KLEPPMANN - DESIGNING DATA-INTENSIVE APPLICATIONS

chapter 1

Alan Kay on why programming is eternally young (in a bad way)

“Computing is pop culture…pop culture holds a disdain for history”

“I think the same is true of most people who write code for money. They have no idea where their culture came from”

the end of Moore’s Law = more distributed systems

“CPU clock speeds are barely increasing, but multi-core processors are standard, and networks are getting faster. This means parallelism is only going to increase.” [6]

‘big data’ = term for people who don’t know what they’re talking about (management, the newspaper)

- _SUPPLIED INFORMATION_
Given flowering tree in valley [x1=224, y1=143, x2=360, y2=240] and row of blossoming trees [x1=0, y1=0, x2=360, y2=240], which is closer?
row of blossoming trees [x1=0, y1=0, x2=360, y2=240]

- _TASK SET_
1) In the reading notes, what does the end of Moore's Law mean?
2) Print the part of the reading notes starting with "the end of Moore’s" and going on through "(management, the newspaper)".
The listing has nothing to do with the reading notes.

- _RESPONSES PER TASK_
1) More distributed systems.

2)
the end of Moore’s Law = more distributed systems

“CPU clock speeds are barely increasing, but multi-core processors are standard, and networks are getting faster. This means parallelism is only going to increase.” [6]

‘big data’ = term for people who don’t know what they’re talking about (management, the newspaper)